Ещё недавно успешно бившиеся с поляками царёвы стольники Пётр Иванович Потёмкин и Пётр Михайлович Пушкин, ставшие по государевой воле в этой глухомани воеводами, тайно съехались на берегу Ладожского озера, чтоб наперёд уговориться, как им дальше воевать и как друг дружке помощь подавать, если потребуется: на новгородского воеводу князя Голицына, а уже тем паче на царёва тестя, князя и боярина Илью Даниловича Милославского, в подчинении которого находились полки нового строя, надежда была слабая – тем без того на войне было чем озаботиться, а уж пока до царя весть о бедах небольших северных отрядов дойдёт… Так что воеводам оставалось одно: держать связь друг с дружкой и помогать по возможности. К тому же Пушкина назначили и Олонецким воеводой, так что он имел какие-никакие административные возможности. Опытные вояки понимали: главные и лучшие царские силы, понятно, пойдут на Дерпт, Нарву, Ригу. А им же предстояло всячески тревожить шведа, побуждать местных крестьян к исходу на Русь, ну, и не уклоняться от боя, считаясь, однако с тем, что имеют дело с лучшей в мире армией. Оба – не первой молодости, серебро в бородах проблескивает, у обоих макушки поредели – всякого в жизни повидать довелось. А теперь – на тебе: шведа побить велено.

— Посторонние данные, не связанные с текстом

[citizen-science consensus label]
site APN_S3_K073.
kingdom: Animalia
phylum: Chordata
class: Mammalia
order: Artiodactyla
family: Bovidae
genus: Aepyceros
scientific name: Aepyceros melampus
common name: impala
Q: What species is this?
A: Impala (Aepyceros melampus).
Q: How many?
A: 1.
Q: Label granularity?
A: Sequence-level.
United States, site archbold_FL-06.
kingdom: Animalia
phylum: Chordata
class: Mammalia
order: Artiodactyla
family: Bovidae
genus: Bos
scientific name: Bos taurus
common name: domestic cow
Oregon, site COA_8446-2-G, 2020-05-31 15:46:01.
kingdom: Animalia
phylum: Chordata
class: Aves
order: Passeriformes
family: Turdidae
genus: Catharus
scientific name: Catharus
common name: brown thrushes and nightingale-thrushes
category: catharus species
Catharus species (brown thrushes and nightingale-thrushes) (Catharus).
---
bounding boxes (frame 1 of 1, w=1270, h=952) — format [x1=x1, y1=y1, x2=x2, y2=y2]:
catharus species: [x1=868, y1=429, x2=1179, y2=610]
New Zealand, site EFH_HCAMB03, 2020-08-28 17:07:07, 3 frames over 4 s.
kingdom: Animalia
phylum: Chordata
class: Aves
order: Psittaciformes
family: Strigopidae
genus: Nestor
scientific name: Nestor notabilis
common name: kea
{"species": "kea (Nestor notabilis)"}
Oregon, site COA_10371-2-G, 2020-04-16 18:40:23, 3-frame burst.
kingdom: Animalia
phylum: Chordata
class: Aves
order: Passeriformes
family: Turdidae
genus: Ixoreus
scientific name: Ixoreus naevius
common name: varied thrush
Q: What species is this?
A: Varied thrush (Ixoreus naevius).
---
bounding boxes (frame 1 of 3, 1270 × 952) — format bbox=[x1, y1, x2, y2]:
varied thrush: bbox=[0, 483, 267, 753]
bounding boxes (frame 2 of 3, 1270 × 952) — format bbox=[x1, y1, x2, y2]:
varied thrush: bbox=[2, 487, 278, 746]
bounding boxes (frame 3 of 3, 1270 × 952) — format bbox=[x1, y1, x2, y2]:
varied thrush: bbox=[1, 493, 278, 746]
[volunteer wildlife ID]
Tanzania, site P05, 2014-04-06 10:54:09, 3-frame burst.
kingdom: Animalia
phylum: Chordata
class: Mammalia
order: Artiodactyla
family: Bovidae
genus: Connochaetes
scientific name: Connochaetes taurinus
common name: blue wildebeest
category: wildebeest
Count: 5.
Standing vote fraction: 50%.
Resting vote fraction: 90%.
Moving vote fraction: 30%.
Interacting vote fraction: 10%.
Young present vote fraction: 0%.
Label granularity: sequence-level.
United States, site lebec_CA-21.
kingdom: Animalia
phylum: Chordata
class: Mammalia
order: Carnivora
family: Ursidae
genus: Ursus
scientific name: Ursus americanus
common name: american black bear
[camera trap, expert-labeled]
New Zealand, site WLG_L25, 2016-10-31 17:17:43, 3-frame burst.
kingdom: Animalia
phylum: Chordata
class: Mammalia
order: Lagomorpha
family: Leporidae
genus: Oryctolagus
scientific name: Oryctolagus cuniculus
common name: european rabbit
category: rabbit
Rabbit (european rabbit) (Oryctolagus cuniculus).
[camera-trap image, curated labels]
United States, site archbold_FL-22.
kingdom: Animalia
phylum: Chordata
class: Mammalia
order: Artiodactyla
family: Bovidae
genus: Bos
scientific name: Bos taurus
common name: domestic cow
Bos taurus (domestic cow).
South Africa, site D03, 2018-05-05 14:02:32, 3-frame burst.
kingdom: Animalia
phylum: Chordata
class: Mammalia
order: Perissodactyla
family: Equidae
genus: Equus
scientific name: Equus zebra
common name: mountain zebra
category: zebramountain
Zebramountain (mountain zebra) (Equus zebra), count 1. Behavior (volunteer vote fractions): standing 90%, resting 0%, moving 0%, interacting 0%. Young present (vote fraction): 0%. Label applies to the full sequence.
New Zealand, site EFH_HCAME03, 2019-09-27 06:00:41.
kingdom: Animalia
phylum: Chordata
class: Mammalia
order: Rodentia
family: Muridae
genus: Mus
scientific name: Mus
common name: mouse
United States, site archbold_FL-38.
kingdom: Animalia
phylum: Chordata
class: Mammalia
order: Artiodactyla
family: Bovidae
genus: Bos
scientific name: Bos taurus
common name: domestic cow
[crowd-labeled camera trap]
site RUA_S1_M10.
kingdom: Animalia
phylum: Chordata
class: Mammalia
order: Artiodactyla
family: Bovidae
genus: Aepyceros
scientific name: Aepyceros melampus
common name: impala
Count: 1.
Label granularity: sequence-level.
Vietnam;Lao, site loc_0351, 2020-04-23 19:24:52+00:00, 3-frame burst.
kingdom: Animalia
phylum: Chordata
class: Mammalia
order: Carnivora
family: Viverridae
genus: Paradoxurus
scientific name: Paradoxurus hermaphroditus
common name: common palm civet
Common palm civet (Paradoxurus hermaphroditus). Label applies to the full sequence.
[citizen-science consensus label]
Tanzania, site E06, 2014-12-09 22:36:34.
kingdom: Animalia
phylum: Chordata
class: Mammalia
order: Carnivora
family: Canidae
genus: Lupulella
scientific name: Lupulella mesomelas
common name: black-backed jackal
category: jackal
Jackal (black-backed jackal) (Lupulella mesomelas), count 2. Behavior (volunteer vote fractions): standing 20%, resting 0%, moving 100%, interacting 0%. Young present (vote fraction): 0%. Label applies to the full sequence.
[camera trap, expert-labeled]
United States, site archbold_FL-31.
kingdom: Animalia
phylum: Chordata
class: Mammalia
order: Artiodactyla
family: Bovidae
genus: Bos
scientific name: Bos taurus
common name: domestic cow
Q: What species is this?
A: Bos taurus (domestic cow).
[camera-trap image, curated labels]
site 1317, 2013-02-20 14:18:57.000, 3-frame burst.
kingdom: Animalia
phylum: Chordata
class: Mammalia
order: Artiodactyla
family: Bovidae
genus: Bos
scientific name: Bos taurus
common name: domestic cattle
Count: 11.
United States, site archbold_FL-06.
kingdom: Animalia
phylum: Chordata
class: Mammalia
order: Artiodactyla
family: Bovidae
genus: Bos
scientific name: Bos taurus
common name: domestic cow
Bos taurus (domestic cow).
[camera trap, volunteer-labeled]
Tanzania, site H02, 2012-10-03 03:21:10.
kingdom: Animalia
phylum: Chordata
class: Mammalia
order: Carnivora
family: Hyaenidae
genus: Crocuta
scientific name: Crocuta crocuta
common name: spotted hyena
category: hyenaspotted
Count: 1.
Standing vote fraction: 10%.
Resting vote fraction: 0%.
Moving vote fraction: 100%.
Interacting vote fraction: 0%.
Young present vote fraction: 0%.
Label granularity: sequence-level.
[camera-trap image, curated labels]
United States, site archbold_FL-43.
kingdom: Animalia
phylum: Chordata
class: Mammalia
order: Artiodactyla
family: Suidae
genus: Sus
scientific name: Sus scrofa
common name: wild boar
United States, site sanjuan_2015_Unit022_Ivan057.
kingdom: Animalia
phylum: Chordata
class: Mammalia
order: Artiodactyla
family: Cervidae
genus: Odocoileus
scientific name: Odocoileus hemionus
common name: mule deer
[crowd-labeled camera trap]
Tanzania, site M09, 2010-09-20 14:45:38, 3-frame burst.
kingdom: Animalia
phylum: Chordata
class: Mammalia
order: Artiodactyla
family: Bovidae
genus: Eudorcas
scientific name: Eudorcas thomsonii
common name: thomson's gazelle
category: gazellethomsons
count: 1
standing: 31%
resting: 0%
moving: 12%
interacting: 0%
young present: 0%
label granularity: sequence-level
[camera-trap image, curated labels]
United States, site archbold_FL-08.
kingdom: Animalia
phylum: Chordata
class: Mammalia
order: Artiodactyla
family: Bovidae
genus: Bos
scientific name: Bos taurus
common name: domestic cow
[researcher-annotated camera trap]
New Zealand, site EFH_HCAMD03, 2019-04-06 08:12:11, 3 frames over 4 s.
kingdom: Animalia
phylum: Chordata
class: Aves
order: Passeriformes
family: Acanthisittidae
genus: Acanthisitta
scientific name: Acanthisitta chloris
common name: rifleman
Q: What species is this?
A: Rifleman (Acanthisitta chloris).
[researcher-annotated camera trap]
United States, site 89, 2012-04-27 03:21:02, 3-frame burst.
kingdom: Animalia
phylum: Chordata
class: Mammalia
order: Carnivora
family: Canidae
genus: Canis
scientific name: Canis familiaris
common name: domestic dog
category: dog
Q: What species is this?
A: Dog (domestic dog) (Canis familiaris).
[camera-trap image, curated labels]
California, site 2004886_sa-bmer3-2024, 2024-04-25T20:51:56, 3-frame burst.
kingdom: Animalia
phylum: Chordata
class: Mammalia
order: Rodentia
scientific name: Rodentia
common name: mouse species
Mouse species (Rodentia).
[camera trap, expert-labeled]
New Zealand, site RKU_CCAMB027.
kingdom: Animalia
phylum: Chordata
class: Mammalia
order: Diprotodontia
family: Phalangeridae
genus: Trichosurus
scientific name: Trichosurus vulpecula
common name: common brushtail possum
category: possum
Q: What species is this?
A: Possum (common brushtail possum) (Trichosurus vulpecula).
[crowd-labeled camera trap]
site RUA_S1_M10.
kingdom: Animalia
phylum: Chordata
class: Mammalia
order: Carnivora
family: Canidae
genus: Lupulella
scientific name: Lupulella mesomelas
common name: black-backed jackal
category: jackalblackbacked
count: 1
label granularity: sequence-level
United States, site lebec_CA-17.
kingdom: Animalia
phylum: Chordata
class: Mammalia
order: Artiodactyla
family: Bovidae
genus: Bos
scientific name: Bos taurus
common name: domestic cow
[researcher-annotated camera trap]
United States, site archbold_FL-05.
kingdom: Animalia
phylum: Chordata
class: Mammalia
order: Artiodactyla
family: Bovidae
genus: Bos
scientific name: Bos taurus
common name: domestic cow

День стоял тёплый. Видимая часть зеркала великого озера блестела в солнечных лучах, делая почти невидимыми у грани горизонта два струга – словно две огромные птицы стерегли покой пирующих с воды. Свежий ветерок отгонял комаров. Не сговариваясь, стольники решили пировать без церемоний, запросто.

Отдав слугам бархатные мурмолки[15], скинув налатники, кирасы, (наручи и бутурлыки пока не носили – чай не в бой идти)[16], прочую одёжу, остались в нательных льняных рубахах. Крикнули слуг – и те споро стянули с их ног яловые сапоги. Приятно защекотал голые ступни мелкий и тёплый прибрежный песок. Воеводы омыли руки в услужливо поднесённых тазиках, вытерли словно по волшебству появившимися домоткаными полотенцами. Перед наскоро сколоченным деревянным столом уже стояли раскладные кресла. Разговор за обедом должен был вестись без лишних ушей.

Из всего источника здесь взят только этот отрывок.